Falaise et pins, cascade en suspens
En haut à droite, inscription de Zhu Henian suivie de deux sceaux du peintre; 羅浮山民朱鶴年; 鶴年; 野雲
Don manuel : Fondation Antoni Laurent
Zhu Henian (1760-1834), a native of Taizhou, Jiangsu, was principally active in Beijing, where his name was associated with those of two other artists, Zhu Angzhi and Zhu Ben, who formed with him the school of the Three Zhu.
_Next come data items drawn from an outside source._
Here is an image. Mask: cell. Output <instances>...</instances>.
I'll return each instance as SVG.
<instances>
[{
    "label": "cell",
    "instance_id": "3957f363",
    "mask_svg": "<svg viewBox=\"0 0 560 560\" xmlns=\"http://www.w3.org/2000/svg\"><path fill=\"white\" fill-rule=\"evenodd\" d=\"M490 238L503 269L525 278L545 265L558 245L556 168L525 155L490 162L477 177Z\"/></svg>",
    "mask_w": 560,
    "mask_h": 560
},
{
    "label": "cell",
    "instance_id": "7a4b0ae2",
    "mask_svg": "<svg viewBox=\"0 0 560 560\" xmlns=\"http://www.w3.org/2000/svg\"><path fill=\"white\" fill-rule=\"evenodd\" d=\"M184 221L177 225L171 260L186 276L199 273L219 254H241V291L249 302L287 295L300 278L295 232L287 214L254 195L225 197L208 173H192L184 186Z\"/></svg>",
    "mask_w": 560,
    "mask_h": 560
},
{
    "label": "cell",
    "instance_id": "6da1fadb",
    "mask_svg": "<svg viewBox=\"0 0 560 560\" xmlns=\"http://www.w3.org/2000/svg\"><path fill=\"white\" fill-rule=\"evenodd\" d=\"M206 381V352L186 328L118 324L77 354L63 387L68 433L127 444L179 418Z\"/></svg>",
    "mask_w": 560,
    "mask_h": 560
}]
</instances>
Many paintings by Zhu Henian dedicated to eminent figures in lettered circles, such as Weng Fanggang, Yi Bingshou and Ruan Yuan, reflect the scholarly nature of his work, executed in a classical style that demonstrates his perfect knowledge of past masters. However, the inscription on the painting Cliff and Pines, Suspended Waterfall speaks paradoxically of his relationship with regard to these artistic models. The colophon added to the work tells us that it was created in response to the mediocre quality of a painting of the Tiantai Mountains, a copy (moben) that was not a match for the descriptions of them composed by the Tang poet Lu Guimeng ( ?- 881). Having been disappointed by this work seen at a collector’s, Zhu Henian undertook to depict the great pines as he imagined them.
This painting, offered as a gift by the Friends of the Cernuschi Museum, is similar to a work in Tianjin Museum in its dry-brush treatment of the rocks. The compositional arrangement of a cluster of tall trees forming a central axis is also used in one of Zhu Henian’s best-known paintings, The Pavilion of Ten Thousand Scrolls.